I’ve been highly introspective about my motivation for coming here and the reasons I enjoy it. One thing it definitely is not is altruism. That would mean incurring more risk than the rewards you get out at the end and I doubt many people are genuinely in that position.

The risks are hard to quantify but are real; while many local healthcare workers have died the mortality rate for foreigners who are evacuated to high resource settings is very low, in fact for those who recognise early signs of illness and are evacuated quickly the mortality rate is zero. That doesn’t take into account the terror of catching this illness and the concern it would cause to friends and family, not to say the cost, but it's some reassurance. I think that if the mortality rate for me was anything higher than about 30% I would be too scared to work here.

It has taken some deep introspection to work out the rewards that outweigh these risks. Firstly, there is definitely an adrenaline rush from being at the frontline of something really important. The outbreak has had devastating effects on west Africa and as a healthcare professional it feels like the most important place to be right now. There are always other places with competing needs and less media attention but right now this feels like the place to be. In short, if your normal life feels like the First division, this feels like a temporary shot at the Premiership. I can’t feel bad about that. It is true of many professions from the military to the media that you want to be ‘where the action is’ and I am no different.

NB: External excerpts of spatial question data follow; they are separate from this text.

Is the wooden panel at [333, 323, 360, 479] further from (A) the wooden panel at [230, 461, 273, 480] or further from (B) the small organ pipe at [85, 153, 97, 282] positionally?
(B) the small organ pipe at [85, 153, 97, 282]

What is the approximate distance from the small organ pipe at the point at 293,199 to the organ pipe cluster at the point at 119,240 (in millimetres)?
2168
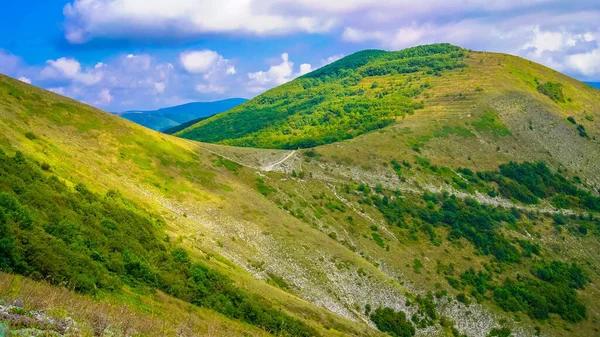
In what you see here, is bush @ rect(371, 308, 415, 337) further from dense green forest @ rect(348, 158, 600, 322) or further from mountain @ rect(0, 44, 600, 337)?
dense green forest @ rect(348, 158, 600, 322)

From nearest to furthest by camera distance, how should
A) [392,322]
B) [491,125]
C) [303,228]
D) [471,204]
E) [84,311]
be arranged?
1. [84,311]
2. [392,322]
3. [303,228]
4. [471,204]
5. [491,125]

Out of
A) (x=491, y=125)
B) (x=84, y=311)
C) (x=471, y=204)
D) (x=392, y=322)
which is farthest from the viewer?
(x=491, y=125)

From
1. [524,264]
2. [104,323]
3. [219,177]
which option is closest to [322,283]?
[219,177]

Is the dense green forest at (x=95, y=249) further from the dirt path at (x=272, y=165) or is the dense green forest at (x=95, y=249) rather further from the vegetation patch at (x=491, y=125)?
the vegetation patch at (x=491, y=125)

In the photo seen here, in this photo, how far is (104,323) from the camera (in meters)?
16.9

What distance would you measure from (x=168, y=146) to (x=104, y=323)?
239 ft

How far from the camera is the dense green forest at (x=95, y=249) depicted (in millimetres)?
24531

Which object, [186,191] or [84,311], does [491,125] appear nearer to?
[186,191]

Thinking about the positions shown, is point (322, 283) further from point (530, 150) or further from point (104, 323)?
point (530, 150)

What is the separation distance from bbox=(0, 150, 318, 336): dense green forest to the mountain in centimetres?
16

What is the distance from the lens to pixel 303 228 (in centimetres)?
7756

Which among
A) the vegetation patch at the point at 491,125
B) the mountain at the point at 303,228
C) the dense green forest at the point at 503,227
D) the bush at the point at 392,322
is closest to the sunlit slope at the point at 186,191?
the mountain at the point at 303,228

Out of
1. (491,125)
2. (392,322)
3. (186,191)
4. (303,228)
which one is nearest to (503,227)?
(303,228)

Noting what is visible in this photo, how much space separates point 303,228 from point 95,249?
48.1 metres
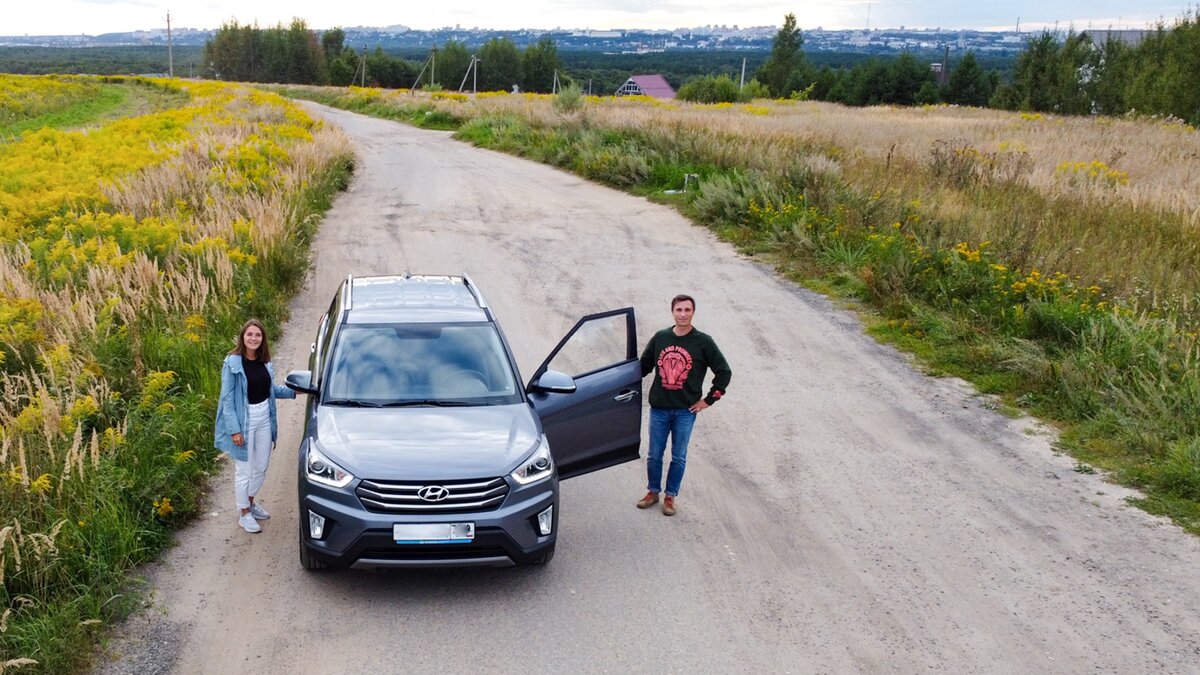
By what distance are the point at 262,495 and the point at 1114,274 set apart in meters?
10.6

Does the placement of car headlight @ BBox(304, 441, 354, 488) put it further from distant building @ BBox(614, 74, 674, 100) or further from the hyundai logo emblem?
distant building @ BBox(614, 74, 674, 100)

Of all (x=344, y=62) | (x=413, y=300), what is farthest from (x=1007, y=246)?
(x=344, y=62)

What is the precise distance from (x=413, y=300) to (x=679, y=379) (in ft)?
7.36

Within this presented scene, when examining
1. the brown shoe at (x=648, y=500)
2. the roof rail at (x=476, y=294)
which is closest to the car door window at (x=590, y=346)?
the roof rail at (x=476, y=294)

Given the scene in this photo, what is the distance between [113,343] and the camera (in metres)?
9.52

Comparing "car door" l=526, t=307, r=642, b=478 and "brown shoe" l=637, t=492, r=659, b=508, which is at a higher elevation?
"car door" l=526, t=307, r=642, b=478

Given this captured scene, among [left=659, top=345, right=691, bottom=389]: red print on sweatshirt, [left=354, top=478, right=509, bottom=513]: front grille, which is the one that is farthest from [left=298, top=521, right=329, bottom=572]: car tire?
[left=659, top=345, right=691, bottom=389]: red print on sweatshirt

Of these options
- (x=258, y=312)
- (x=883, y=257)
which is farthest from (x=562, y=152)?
(x=258, y=312)

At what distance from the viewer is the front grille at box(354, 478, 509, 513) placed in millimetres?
6035

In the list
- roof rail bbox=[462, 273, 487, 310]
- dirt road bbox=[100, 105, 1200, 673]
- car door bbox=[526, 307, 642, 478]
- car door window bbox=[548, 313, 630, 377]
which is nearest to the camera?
→ dirt road bbox=[100, 105, 1200, 673]

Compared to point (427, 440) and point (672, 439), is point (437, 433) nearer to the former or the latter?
point (427, 440)

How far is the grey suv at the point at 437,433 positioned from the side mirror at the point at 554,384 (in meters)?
0.01

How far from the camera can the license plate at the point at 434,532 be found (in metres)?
5.97

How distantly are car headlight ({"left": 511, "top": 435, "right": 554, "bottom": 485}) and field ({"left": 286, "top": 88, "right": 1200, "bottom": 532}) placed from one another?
5095 mm
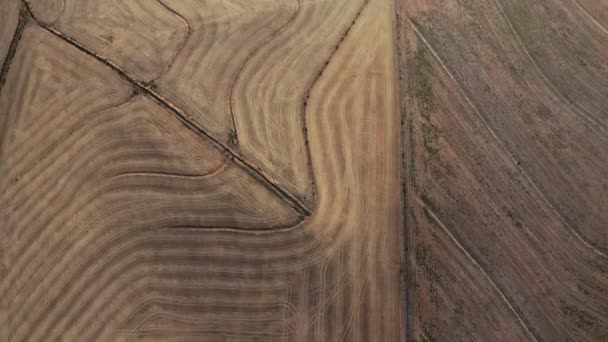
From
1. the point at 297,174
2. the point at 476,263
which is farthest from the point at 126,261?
the point at 476,263

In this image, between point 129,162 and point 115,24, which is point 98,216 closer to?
point 129,162

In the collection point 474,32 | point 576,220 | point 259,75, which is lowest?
point 576,220

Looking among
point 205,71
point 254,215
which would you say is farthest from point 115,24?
point 254,215

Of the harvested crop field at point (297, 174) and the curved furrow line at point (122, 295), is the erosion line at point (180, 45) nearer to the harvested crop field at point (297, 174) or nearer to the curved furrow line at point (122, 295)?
the harvested crop field at point (297, 174)

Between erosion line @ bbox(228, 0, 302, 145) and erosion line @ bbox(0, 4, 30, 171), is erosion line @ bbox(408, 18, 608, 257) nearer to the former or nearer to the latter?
erosion line @ bbox(228, 0, 302, 145)

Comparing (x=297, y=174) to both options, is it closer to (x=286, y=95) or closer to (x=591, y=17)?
(x=286, y=95)
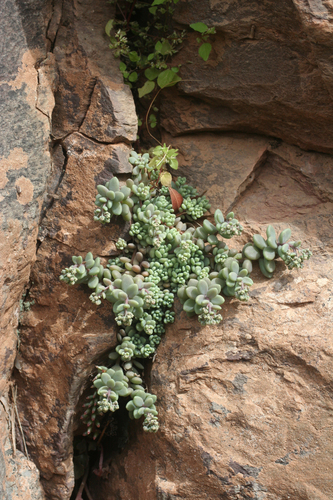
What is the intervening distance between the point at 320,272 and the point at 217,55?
1.56 meters

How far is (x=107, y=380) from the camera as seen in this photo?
7.91 ft

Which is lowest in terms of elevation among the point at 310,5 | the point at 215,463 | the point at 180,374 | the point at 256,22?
the point at 215,463

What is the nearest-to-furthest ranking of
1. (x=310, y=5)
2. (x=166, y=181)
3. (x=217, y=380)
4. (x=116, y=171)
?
(x=310, y=5)
(x=217, y=380)
(x=116, y=171)
(x=166, y=181)

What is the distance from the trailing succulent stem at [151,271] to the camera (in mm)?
2381

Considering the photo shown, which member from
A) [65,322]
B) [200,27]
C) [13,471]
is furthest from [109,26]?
[13,471]

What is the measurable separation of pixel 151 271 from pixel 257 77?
1429 mm

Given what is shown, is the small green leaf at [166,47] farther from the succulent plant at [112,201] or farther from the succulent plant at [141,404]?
the succulent plant at [141,404]

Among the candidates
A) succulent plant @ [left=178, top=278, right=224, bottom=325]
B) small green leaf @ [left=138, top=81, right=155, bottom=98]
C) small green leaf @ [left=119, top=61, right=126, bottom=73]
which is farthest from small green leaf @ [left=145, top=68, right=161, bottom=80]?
succulent plant @ [left=178, top=278, right=224, bottom=325]

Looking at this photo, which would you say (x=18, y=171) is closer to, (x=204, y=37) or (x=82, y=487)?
(x=204, y=37)

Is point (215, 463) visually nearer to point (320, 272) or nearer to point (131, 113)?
point (320, 272)

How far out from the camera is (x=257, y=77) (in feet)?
8.75

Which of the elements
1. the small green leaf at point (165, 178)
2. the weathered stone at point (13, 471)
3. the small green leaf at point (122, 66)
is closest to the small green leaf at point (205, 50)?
the small green leaf at point (122, 66)

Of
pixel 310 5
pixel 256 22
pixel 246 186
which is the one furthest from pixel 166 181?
pixel 310 5

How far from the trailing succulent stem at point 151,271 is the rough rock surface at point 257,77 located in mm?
477
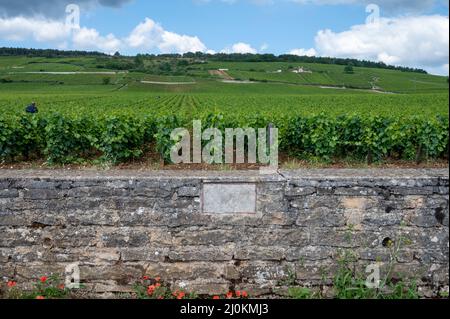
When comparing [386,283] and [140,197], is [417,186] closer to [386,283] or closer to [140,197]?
[386,283]

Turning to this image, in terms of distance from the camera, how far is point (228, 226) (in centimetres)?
429

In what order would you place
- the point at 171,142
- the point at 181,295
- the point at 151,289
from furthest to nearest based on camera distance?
1. the point at 171,142
2. the point at 151,289
3. the point at 181,295

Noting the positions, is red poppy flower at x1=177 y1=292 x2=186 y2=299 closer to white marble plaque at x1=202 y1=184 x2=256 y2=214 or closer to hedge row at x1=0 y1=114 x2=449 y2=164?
white marble plaque at x1=202 y1=184 x2=256 y2=214

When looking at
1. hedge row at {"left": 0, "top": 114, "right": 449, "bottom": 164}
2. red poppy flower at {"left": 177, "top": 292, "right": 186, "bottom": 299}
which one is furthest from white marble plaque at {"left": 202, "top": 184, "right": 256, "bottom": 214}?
hedge row at {"left": 0, "top": 114, "right": 449, "bottom": 164}

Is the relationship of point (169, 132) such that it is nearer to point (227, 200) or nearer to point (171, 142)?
point (171, 142)

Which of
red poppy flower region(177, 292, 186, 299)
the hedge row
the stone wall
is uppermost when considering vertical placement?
the hedge row

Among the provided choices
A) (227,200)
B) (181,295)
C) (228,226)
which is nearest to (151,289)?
(181,295)

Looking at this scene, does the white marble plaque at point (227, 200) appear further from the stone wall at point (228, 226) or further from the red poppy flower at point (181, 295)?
the red poppy flower at point (181, 295)

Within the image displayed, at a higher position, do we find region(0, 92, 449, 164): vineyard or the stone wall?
region(0, 92, 449, 164): vineyard

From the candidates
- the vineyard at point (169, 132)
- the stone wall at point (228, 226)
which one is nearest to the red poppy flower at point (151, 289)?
the stone wall at point (228, 226)

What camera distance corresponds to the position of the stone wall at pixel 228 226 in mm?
4250

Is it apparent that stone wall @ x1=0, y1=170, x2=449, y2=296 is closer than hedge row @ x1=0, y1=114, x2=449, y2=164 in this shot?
Yes

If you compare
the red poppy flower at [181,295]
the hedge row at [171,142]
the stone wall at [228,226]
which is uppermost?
the hedge row at [171,142]

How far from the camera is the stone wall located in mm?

There is more to it than that though. There is a side which feels like a guilty pleasure and that is the power and attention. I don’t like being the centre of attention at a social gathering, it makes me uneasy, but in a medical setting I think I enjoy it. My personality enjoys being the one out there in front of the hospital talking to the relatives in their time of need. I certainly don’t enjoy the power to decide who does or does not get admitted to the unit; that is something I could easily do without but being the one with the information and communicating with people at the gates is very rewarding and even intoxicating at times. That is difficult to share and doesn’t give me pride but I guess there are worse ways of satisfying a need for power and attention.

While my transition to the Premier league has felt pretty seamless I am not sure how easy it will to adapt to normal working conditions again. I common with many of my colleagues here I'm concerned that life back home might just feel too normal and bring on the depression that was expected after arriving here.